I love this recording, the OBC.
I hear there is a recording of a production that starred the recent recipient of my fandom, Malcolm Gets – I will go pick up a copy of it and listen to it. I am really enjoying getting to know his work on musical theater cd – so I am excited.
I was excited when I found a cd of a production that starred the wonderful Evan Pappas and my English diva (who I have, long, believed could do no wrong) Maria Friedman. I put it into my Ipod and listened to it.
Then I deleted it.
Well. I didn’t delete all of it. I did delete a lot of it, though. I won’t listen to it. The OBC is my real deal. No matter how much I love Evan Pappas, I can’t really get behind Maria Friedman’s over the top performance and American accent filled with hard R’s. I am driven to distraction by it and it hurts me. I WORSHIP the woman; but I can’t listen to this cd. Well. I can listen to it, to some of it; but I won’t.

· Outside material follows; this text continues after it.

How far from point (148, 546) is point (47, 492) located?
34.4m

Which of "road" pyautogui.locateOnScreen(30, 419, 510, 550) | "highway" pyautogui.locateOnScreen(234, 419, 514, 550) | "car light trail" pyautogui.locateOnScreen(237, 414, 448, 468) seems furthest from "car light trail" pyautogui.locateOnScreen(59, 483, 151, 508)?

I will always go directly to the OBC. Specifically, though, I DID leave songs from this recording that are new to cd because I do want to know them; and I did leave one or two tracks like Old Friends and Our Time (there is a lot of wonderful dialogue included here – which I usually don’t like but which speaks to my soul, here). So at least I haven’t been completely judgmental against my beloved Miss Friedman or my deeply admired Mr Pappas – just a little selective.